Domain score — average across all scored backlinks
Tier distribution — count of tier-1 through tier-9 links
Summary stats — highest/lowest individual scores, average DA, follow vs. nofollow count, editorial link count, and a skip rate showing how many pages couldn’t be scraped

This report gets written to two Airtable tables:

Exp Dom — one row per domain, with the aggregate score and tier breakdown for sorting and filtering
Backlinks — one row per individual analyzed backlink, linked to its parent domain for deep-dive review

What the Output Looks Like in Practice

After the workflow runs, Airtable has two clean tables. In the Exp Dom table, I can sort by domain_score descending and immediately see which expired domains have the most valuable link profiles.

A domain with a score of 58 made up of three tier-2 and four tier-3 links is a completely different prospect than a domain with a score of 12 built on forum spam — even if both show a DA of 45 in the marketplace listing.

The Backlinks table lets me drill into any specific domain and see exactly what’s backing its authority, which page each link comes from, and whether the AI was confident in its classification.

The Stack

Tool	Role
n8n	Workflow automation
Moz Links API	Backlink and domain authority data
Firecrawl	Page scraping to clean markdown
GPT-4.1	Content classification + tier assignment
Airtable	Results storage
Google Sheets	Input list of domains to evaluate

What I’d Change

The DA > 80 filter is aggressive. A lot of solid domains have backlinks in the 50–80 range that are still worth evaluating. I’ll likely lower that threshold or make it configurable per run.

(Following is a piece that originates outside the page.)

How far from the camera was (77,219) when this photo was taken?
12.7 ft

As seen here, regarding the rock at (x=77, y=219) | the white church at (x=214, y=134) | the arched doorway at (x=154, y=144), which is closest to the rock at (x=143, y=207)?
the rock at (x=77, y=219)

The nofollow 0.5× penalty might be too punishing. A nofollow editorial link from a major publication is still a relevance signal worth understanding, even if it passes no PageRank. I’m considering splitting the score into a “link equity score” and a “topical authority score” to separate those two signals.

Two AI calls adds latency. For high-volume runs it might make sense to collapse content analysis and tier classification into a single prompt.

The full workflow JSON for both workflows is on GitHub — you can import them directly into your own n8n instance.

github.com/ahndee-p/expired-domain-analyzer

You’ll need a Moz API token, a Firecrawl account, an OpenAI API key, and Airtable credentials to run it.